You’ve overcome so much in the past two and a half years since your CAS diagnosis. I am so proud of everything you’ve accomplished in speech and in OT. And while I know you’ll have to continue to work at things, I know some things may actually be easier for you (e.g., using scissors, imaginative play, following classroom rules) than they will be for some of your peers who haven’t had as much practice as you at doing some of those things. And that is okay. Just because someone cannot do something you can do doesn’t mean they are a “baby.” All it means is they haven’t mastered that skill yet.
It is important to stay calm if someone’s actions, behaviors, or habits annoy you. Trust me, I know from experience, that’s really hard to do. But part of being a good friend is being patient. And part of being patient is being a kind person. Instead of making someone feel bad if they cannot do something as well as you, you can show them how to do it (if they want your help). And if they don’t want your help, you can play together or do something together both can do. We want to make our friends feel good. Being sweet towards others usually makes people happy.

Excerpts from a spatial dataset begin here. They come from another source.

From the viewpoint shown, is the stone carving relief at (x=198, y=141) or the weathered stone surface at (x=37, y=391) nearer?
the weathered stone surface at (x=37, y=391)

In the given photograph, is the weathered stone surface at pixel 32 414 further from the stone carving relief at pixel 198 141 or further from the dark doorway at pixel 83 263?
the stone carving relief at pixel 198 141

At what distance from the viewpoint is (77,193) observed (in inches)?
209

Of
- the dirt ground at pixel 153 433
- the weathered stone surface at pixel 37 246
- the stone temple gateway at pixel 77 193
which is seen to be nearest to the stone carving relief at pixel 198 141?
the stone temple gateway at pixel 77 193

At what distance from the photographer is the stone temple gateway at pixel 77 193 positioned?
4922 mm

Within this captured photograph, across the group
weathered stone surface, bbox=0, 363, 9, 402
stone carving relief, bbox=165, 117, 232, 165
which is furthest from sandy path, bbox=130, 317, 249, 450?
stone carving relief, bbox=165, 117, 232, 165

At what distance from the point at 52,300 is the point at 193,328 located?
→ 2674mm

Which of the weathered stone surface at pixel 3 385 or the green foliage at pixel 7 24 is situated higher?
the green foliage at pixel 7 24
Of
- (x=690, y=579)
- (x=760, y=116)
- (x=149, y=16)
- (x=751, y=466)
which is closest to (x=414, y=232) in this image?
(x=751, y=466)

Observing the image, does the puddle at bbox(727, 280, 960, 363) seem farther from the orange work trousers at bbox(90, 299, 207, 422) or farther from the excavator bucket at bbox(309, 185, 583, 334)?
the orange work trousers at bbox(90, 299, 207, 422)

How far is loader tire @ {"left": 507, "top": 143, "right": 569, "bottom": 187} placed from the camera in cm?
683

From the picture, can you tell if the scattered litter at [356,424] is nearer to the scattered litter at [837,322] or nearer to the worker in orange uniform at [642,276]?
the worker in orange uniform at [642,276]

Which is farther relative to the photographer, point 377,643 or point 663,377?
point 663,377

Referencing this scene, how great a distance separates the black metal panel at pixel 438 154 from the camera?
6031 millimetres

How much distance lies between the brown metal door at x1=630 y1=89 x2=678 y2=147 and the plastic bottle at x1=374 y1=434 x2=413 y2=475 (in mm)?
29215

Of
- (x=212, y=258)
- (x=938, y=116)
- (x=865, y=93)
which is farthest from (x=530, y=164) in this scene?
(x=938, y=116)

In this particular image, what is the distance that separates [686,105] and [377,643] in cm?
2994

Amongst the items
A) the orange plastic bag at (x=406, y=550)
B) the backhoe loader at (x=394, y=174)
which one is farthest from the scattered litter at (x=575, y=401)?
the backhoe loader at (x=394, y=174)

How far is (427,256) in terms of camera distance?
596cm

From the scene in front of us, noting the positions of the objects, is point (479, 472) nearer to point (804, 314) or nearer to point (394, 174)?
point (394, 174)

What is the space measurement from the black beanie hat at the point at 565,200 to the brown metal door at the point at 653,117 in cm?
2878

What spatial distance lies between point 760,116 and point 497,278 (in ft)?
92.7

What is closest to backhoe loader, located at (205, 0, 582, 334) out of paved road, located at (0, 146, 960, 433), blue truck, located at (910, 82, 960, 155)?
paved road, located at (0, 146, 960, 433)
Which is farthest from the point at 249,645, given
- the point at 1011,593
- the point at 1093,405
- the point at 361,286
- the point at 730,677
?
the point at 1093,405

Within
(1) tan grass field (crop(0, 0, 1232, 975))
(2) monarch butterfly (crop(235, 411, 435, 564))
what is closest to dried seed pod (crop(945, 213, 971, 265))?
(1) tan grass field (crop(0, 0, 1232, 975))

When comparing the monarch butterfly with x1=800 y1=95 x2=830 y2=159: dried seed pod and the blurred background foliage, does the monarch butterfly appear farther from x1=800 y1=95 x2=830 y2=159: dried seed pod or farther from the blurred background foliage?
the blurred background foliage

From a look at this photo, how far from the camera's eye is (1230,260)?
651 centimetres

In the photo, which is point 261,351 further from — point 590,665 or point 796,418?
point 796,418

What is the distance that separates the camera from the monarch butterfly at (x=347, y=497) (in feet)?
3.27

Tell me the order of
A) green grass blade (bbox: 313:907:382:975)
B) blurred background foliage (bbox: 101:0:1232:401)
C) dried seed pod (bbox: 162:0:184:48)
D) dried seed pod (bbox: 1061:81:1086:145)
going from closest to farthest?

I hope you’ll be the kind of person who chooses to be kind, especially when you see a friend struggling. That’s what I’d want for you if you were struggling. I hope you’ll choose kind, again and again and again.
I hope this year is filled with happiness and growth. I look forward to watching you develop into a confident five-year-old this school year. I hope life hands you an easier path — one that’s not riddled with struggles — in the years to come. But if it doesn’t, I will be your biggest supporter — always.